Set exercise »
Rewrite the data below, starting at the line containing "Compared with the" and ending after the line containing "1512 centimetres", with "soccer player" changed to "football player" and everything else left as it is.
───── Data extract ─────
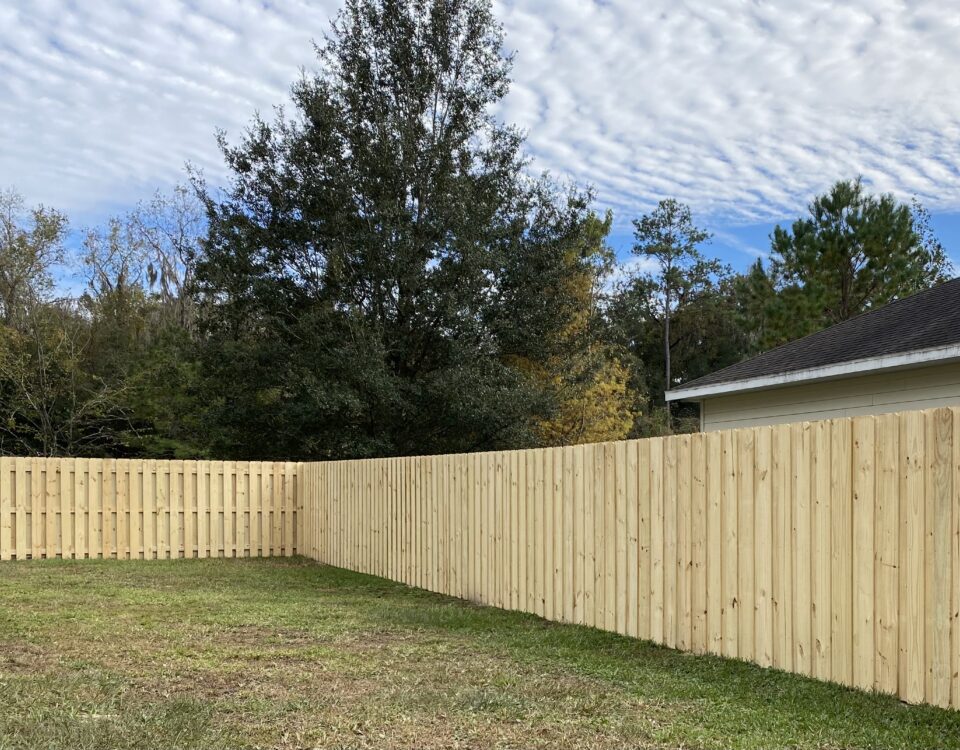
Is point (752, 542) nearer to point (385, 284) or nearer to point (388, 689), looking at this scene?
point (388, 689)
─────
───── Data extract ─────
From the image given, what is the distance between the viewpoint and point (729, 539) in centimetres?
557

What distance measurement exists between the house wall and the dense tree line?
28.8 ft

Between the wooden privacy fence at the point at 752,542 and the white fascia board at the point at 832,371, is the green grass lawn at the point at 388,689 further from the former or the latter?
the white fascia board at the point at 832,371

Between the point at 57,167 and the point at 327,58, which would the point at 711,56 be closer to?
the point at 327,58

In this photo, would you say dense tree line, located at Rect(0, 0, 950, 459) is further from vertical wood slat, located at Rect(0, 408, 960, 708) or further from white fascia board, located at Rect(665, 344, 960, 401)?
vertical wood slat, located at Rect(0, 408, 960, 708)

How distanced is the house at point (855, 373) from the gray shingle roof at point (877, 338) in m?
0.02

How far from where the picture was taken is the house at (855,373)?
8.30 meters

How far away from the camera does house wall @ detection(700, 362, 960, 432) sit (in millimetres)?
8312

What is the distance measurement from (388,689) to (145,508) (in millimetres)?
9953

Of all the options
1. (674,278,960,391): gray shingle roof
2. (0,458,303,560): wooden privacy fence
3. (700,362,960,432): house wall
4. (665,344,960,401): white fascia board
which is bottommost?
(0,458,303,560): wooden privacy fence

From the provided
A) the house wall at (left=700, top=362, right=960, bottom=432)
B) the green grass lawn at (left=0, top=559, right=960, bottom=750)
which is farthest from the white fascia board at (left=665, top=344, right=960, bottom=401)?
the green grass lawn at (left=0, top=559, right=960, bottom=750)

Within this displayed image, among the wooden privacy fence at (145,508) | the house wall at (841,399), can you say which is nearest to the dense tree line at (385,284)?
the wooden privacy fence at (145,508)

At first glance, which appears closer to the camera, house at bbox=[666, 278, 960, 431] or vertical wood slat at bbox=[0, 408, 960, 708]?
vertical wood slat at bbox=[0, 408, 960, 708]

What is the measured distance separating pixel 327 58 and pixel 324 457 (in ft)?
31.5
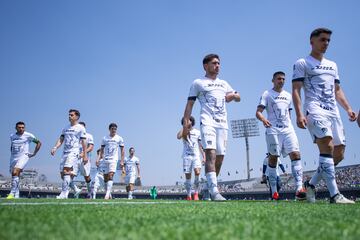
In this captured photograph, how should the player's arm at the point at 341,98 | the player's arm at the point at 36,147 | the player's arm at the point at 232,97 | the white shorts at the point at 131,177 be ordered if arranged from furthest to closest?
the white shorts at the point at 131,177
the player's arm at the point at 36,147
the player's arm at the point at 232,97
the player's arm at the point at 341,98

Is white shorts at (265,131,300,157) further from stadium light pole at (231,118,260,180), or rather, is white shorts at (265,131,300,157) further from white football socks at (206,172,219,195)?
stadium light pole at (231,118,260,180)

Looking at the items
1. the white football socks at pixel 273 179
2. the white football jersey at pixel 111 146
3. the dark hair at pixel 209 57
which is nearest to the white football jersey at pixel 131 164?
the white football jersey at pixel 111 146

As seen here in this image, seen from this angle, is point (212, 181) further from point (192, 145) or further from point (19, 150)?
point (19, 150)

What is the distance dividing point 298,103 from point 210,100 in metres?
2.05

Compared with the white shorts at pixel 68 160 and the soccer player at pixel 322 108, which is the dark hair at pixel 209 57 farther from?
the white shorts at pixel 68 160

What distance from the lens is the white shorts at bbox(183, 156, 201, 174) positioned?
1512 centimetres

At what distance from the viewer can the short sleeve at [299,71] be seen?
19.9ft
─────
Response for this exercise »
Compared with the white shorts at pixel 68 160 and the football player at pixel 322 108, which is the dark hair at pixel 209 57 farther from?
the white shorts at pixel 68 160

What distance from the lens is the white shorts at bbox(183, 156, 201, 174) positioned?
1512 centimetres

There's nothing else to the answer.